Набоков принял меры к тому, чтобы мы не просто наблюдали за реакциями Норы, но одновременно с ней напряженно решали, поверить ли в самоубийство фокусника. В предшествующем эпизоде, перед тем как Фред попы-тался объясниться с ним, Шок «тихо беседовал с пожилым, тучным господином американского пошиба» [129]. «— А нынче вечером я выступаю вмес-те с тобой в последний раз, — объявляет фокусник Фреду после ухода тучного господина. — Американец увозит. Выходит, кажется, недурно» [130]. Мы должны вспомнить об этих планах, как только Шок объявляет Норе, что принял яд, и соотнести всю коллизию со стержневой интригой романа «Что делать?». Напомню, что героиня Чернышевского Вера Павловна, так же как и Нора, состоит в иллюзорном (фиктивном) браке, призванном обеспечить ей социальную свободу, с Дмитрием Сергеевичем Лопуховым. Догадавшись, что жена любит другого, и не желая быть помехой, Лопухов инсценирует самоубийство (это событие и служит завязкой романа), а сам уезжает в Америку. О том, что самоубийство Лопухова было инсценировкой, и его жена, и читатель узнают лишь к середине книги. Это раннее обращение Набокова к творчеству Чернышевского, казалось бы, имело целью намекнуть, что самоубийство Шока — розыгрыш. Однако в другом хрестоматийном русском романе, написанном вскоре после «Что делать?», мотив отъезда в Америку вместо мнимого самоубийства спародирован зеркальным мотивом — самоубийства вместо мнимого отъезда в Америку. Речь о «Преступлении и наказании», где якобы предстоящее отбытие в Америку используется Свидригайловым как эвфемизм задуманного суицида[14]. То, что самоубийство Свидригайлова, которому любимая девушка предпочла другого, не было розыгрышем, заставляет нас думать, что, возможно, не шутит и фокусник. К такому выводу подталкивает нас и финал чеховской «Чайки», где приглашение обсудить некое письмо из Америки маскирует сообщение о самоубийстве Треплева[15]: «Дорн (перелистывая журнал, Тригорину). Тут месяца два назад была напечатана одна статья… письмо из Америки, и я хотел вас спросить, между прочим… (берет Тригорина за талию и отводит к рампе)… так как я очень интересуюсь этим вопросом… (Тоном ниже, вполголоса.) Уведите отсюда куда-нибудь Ирину Николаевну. Дело в том, что Константин Гаврилович застрелился… | Занавес» [Чехов 1986: 60].

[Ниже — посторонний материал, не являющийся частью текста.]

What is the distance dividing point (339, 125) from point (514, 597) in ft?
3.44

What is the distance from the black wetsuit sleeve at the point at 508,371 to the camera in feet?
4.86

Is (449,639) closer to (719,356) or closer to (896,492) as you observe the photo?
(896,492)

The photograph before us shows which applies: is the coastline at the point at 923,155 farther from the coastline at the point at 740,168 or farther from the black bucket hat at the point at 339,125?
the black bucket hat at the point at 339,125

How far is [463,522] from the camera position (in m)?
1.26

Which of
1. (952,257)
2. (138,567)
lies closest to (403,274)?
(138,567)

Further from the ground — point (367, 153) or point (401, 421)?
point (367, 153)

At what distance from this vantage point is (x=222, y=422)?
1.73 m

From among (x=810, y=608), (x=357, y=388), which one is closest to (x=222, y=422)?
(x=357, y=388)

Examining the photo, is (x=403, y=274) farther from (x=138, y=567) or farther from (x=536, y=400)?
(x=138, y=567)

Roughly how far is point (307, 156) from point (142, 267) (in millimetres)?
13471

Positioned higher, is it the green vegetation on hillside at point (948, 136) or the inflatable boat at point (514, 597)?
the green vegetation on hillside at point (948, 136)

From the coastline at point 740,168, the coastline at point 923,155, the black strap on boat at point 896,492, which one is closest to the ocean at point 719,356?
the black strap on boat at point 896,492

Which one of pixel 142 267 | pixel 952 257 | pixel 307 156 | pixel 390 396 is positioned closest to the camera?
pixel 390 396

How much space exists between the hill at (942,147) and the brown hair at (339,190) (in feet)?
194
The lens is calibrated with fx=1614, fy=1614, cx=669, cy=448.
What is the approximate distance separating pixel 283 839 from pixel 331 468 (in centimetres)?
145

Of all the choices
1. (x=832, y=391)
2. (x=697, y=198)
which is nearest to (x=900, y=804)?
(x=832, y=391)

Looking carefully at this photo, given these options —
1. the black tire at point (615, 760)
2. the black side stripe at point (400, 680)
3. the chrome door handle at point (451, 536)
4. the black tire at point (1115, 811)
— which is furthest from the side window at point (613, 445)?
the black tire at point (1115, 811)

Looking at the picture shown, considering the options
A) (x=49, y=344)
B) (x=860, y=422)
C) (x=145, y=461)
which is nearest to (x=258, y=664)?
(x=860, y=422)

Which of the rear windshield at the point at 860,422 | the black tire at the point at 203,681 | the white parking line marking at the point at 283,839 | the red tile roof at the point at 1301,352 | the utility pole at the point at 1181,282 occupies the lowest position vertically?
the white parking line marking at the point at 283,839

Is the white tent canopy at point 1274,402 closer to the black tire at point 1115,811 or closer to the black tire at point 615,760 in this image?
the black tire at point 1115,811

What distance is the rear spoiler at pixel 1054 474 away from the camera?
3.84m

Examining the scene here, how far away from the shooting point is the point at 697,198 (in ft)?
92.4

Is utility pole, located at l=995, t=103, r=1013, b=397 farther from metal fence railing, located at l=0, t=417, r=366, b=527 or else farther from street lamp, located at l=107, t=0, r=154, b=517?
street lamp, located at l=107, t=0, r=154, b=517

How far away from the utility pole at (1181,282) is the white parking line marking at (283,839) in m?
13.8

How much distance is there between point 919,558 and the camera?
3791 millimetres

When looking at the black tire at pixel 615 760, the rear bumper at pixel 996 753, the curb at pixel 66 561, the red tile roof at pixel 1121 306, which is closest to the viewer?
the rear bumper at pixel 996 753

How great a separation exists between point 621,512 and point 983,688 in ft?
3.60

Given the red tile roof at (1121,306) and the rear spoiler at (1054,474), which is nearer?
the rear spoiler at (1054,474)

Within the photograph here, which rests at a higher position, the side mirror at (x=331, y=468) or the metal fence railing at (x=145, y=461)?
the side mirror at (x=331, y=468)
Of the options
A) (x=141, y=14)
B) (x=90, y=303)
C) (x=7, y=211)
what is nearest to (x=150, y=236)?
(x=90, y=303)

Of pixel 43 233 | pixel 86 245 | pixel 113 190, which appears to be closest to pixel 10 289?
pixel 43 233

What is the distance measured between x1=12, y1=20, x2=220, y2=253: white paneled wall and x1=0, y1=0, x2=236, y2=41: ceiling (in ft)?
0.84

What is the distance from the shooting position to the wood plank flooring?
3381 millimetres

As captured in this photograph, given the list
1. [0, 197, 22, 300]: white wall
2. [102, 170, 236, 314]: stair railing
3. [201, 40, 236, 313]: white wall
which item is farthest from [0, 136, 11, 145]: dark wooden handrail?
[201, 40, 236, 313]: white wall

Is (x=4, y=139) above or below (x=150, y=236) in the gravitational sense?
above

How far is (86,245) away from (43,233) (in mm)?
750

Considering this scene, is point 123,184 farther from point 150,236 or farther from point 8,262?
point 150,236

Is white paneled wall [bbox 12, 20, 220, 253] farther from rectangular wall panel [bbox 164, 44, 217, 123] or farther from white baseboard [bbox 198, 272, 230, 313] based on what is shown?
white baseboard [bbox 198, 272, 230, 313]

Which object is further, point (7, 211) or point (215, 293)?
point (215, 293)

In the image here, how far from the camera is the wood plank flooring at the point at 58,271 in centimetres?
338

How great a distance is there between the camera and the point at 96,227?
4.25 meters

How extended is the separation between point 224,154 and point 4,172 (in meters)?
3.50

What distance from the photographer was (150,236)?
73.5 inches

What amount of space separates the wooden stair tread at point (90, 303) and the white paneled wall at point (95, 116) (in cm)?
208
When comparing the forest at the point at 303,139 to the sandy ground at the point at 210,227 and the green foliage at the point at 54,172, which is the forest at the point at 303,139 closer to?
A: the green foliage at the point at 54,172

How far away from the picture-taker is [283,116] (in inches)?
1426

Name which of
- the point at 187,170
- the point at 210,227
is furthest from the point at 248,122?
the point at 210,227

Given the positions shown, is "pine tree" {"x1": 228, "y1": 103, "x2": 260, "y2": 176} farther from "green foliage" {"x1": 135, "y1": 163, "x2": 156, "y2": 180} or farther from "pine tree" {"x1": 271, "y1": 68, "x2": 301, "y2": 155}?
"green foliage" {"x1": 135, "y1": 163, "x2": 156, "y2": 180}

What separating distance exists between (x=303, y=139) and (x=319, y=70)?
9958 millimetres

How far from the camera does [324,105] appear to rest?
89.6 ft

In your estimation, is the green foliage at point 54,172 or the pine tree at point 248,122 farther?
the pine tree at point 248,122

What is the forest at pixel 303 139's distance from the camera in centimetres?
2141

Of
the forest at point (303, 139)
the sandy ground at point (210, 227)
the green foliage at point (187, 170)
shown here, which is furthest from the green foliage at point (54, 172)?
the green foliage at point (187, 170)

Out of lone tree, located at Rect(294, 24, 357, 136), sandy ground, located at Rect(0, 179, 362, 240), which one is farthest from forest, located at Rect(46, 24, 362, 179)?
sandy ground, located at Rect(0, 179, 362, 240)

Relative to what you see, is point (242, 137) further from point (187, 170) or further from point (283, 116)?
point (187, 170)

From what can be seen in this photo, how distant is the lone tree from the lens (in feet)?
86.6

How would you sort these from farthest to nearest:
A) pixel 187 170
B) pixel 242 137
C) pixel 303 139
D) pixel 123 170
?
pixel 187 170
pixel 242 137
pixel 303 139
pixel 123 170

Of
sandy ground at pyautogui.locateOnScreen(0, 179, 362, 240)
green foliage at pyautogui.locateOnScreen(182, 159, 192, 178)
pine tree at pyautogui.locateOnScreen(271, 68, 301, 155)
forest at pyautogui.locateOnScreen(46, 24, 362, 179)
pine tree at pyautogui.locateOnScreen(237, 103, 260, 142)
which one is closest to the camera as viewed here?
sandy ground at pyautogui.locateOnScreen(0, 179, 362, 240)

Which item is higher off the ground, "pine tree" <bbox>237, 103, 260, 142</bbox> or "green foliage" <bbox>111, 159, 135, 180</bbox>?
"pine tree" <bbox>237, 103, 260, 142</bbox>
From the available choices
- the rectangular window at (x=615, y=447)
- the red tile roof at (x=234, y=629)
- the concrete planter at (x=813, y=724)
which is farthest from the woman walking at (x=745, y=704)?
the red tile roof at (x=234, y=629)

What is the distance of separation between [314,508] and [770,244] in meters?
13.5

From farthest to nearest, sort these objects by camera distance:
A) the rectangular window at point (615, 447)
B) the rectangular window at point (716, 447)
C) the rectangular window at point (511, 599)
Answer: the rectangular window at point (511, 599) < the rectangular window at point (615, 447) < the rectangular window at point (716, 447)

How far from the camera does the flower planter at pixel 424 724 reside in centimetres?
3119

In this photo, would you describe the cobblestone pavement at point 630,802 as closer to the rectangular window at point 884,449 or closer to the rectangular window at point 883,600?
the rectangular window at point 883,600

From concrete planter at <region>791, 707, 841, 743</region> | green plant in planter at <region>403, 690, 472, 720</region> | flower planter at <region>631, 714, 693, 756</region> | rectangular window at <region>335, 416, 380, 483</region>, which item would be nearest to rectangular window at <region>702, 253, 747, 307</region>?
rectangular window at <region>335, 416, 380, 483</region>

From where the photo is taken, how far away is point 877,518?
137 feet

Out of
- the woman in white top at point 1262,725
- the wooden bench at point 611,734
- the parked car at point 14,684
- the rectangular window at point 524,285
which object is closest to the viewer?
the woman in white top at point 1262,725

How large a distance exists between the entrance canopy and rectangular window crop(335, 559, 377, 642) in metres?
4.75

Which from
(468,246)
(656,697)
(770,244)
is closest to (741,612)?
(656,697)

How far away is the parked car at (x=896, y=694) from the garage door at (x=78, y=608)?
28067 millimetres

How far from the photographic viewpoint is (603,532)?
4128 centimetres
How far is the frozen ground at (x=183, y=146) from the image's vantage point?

Манипулирование читательскими ожиданиями в эпизоде самоубийства Шока обусловлено способностью читателя своевременно распознать противоречащие друг другу интертекстуальные подсказки. Таким образом, фокус Шока дублируется на уровне прямой коммуникации между автором и читателем. Тем самым эксплицируется функция Шока как диегетического агента автора, — недаром Нора до свадьбы принимала его за лирического поэта да и впоследствии «понимала, что фокусник Шок все-таки поэт в своем роде» [125—126]. Фокус с самоубийством, показанный автором под маской Шока, зеркально симметричен фокусу с деторождением, который проделывает Шок, скрываясь под маской автора. Вся логика событий в рассказе указывает на то, что рождение сына — иллюзия, чье действие прекращается в тот момент, когда мальчику приходит время перерасти карлика. Смерть мальчика так же иллюзорна, как беременность Норы. Гримируясь мальчиком, Фред, не ведая о том, продолжает, как прежде, ассистировать Шоку: на самом деле этот маскарад адресован Норе, а не жителям городка. В Драузи Фреду периодически снится их с Шоком цирковой номер: «Редко вспоминал он свою прежнюю жизнь. Только во сне порою чудилось ему, что звездное небо наполняется зыбким трепетом трапеций, — и потом захлопывали его в черный ящик, он слышал сквозь стенки певучий, равнодушный голос Шока и не мог найти люк в полу, задыхался в клейком сумраке, — а голос Шока становился все печальнее, удалялся, таял, — и Фред просыпался со стоном на своей широкой постели в тихой и темной спальне <…> и долго глядел, задыхаясь и прижимая кулачок к спотыкающемуся сердцу, на бледное пятно оконной занавески» [136]. Сон внутри сна, принимаемого за явь, — это, конечно, не сон, а принимаемая за сон явь: Фред действительно стал жертвой фокуса с исчезновением, пленником черно-го ящика и заложником другого фокуса — фокуса с рождением сына, который Шок показал своей жене. Как и обещал ему Шок, вечером того дня, когда карлик овладел Норой, они с Шоком выступали в последний раз, но только этот по-следний раз растянулся на восемь лет и закончился вместе с жизнью Фреда[16].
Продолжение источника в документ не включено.